TASK DESCRIPTION
Please write out exactly the lines that begin at the line containing "How far removed" and run to the end of the records.

>>>

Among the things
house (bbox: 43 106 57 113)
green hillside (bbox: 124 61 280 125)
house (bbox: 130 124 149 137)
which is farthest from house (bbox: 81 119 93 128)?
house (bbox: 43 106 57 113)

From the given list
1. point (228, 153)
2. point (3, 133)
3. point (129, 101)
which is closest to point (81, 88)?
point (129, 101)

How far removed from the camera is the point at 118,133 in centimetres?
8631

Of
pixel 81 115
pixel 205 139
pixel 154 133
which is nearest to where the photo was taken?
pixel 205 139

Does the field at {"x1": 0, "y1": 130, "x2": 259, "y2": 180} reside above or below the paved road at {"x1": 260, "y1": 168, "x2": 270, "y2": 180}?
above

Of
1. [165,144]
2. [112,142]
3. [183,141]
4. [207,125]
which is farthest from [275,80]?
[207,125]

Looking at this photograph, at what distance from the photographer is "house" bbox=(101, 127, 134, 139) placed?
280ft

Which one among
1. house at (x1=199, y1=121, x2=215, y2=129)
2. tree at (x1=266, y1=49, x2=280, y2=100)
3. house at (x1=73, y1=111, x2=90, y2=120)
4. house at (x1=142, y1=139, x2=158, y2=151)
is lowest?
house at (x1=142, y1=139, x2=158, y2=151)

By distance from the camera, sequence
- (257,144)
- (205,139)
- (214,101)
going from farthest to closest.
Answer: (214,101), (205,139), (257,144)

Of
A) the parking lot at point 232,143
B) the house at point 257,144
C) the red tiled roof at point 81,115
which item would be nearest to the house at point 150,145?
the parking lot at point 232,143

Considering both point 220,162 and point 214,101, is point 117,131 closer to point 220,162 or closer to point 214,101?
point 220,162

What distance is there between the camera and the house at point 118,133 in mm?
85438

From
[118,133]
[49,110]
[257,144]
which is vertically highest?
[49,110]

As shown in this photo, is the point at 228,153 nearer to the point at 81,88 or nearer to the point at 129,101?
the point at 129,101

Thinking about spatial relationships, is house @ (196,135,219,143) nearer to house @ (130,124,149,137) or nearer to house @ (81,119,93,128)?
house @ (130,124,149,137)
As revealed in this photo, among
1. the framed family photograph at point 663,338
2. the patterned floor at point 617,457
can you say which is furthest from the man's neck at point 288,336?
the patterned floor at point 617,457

<<<

EXERCISE OUTPUT
How far removed from the camera is the point at 118,133 in centimetres?
8631

Of
pixel 81 115
pixel 205 139
pixel 154 133
which is nearest to where the photo was taken?
pixel 205 139

Does the field at {"x1": 0, "y1": 130, "x2": 259, "y2": 180} reside above or below the paved road at {"x1": 260, "y1": 168, "x2": 270, "y2": 180}?
above

Of
1. [165,144]
2. [112,142]
3. [183,141]
4. [207,125]
which is farthest from [275,80]?
[207,125]

Looking at this photograph, at what distance from the photographer is "house" bbox=(101, 127, 134, 139) placed?
280ft

Which one among
1. house at (x1=199, y1=121, x2=215, y2=129)
2. tree at (x1=266, y1=49, x2=280, y2=100)
3. house at (x1=73, y1=111, x2=90, y2=120)
4. house at (x1=142, y1=139, x2=158, y2=151)
is lowest?
house at (x1=142, y1=139, x2=158, y2=151)

By distance from the camera, sequence
- (257,144)
- (205,139)
- (214,101)
going from farthest to closest.
Answer: (214,101), (205,139), (257,144)

Of
A) the parking lot at point 232,143
B) the house at point 257,144
C) the red tiled roof at point 81,115
which item would be nearest to the house at point 150,145?
the parking lot at point 232,143

Considering both point 220,162 and point 214,101, is point 117,131 closer to point 220,162 or closer to point 214,101?
point 220,162

What distance is there between the camera and the house at point 118,133 in mm?
85438

From
[118,133]
[49,110]
[257,144]
which is vertically highest?
[49,110]

As shown in this photo, is the point at 228,153 nearer to the point at 81,88 or nearer to the point at 129,101?
the point at 129,101

Thinking about spatial relationships, is house @ (196,135,219,143) nearer to house @ (130,124,149,137) or nearer to house @ (81,119,93,128)?
house @ (130,124,149,137)
As revealed in this photo, among
1. the framed family photograph at point 663,338
2. the patterned floor at point 617,457
can you say which is furthest from the man's neck at point 288,336?
the patterned floor at point 617,457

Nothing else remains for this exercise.